SHORT EXERCISE:
Retype every one of the rows below character for character, keeping all numbers, brackets, punctuation, and line breaks unchanged.

******

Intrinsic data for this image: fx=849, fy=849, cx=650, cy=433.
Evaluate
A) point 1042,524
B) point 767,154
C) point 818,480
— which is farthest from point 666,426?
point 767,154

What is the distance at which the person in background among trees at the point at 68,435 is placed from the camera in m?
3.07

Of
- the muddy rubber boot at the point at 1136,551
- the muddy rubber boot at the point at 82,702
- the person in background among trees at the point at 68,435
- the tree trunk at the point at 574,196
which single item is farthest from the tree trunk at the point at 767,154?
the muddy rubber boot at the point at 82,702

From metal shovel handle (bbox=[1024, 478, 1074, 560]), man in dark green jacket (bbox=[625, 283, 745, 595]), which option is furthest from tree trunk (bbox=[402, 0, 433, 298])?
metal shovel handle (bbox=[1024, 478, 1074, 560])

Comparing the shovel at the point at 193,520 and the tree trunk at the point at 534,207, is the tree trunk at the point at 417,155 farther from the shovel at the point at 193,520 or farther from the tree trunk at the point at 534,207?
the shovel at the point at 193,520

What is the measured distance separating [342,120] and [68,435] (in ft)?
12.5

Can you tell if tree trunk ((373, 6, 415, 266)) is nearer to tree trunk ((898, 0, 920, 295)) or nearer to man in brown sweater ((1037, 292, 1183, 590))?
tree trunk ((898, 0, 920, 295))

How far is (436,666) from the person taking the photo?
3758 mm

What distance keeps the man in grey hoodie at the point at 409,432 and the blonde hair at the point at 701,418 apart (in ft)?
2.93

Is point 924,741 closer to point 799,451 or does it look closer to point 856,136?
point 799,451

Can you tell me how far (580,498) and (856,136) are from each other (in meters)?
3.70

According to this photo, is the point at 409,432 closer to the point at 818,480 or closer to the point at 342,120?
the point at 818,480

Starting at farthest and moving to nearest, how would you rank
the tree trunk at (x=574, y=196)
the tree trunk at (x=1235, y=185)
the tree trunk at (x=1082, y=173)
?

******

ANSWER TO THE TASK:
Intrinsic data for this image: fx=849, fy=849, cx=650, cy=433.
Evaluate
A) point 1042,524
B) point 767,154
C) point 818,480
— which is farthest from point 666,426?
point 767,154

What is the distance at which the person in background among trees at the point at 68,435 is placed from the camera in m?
3.07

Of
- the muddy rubber boot at the point at 1136,551
- the muddy rubber boot at the point at 82,702
- the person in background among trees at the point at 68,435
- the tree trunk at the point at 574,196
which single item is farthest from the tree trunk at the point at 767,154?
the muddy rubber boot at the point at 82,702

From metal shovel handle (bbox=[1024, 478, 1074, 560]), man in dark green jacket (bbox=[625, 283, 745, 595]), which option is furthest from tree trunk (bbox=[402, 0, 433, 298])?
metal shovel handle (bbox=[1024, 478, 1074, 560])

Comparing the shovel at the point at 193,520 and the tree trunk at the point at 534,207, is the tree trunk at the point at 417,155 farther from the shovel at the point at 193,520 or farther from the tree trunk at the point at 534,207?
the shovel at the point at 193,520

What is the measured distance separating [342,120] and [68,435] (in ft)?
12.5

Can you tell if tree trunk ((373, 6, 415, 266)) is nearer to tree trunk ((898, 0, 920, 295)) or nearer to man in brown sweater ((1037, 292, 1183, 590))?
tree trunk ((898, 0, 920, 295))

How far is (436,666) from the person taking the photo?
3758 mm

What distance keeps the man in grey hoodie at the point at 409,432 and the blonde hair at the point at 701,418 apart (in ft)?
2.93

Is point 924,741 closer to point 799,451 or does it look closer to point 856,136?
point 799,451

Can you tell me how far (580,498) and (856,136) are from each other (in meters)?
3.70

According to this photo, is the point at 409,432 closer to the point at 818,480 or closer to the point at 342,120?
the point at 818,480

Starting at farthest and moving to nearest, how would you rank
the tree trunk at (x=574, y=196)
the tree trunk at (x=1235, y=185)
the tree trunk at (x=1082, y=173)
?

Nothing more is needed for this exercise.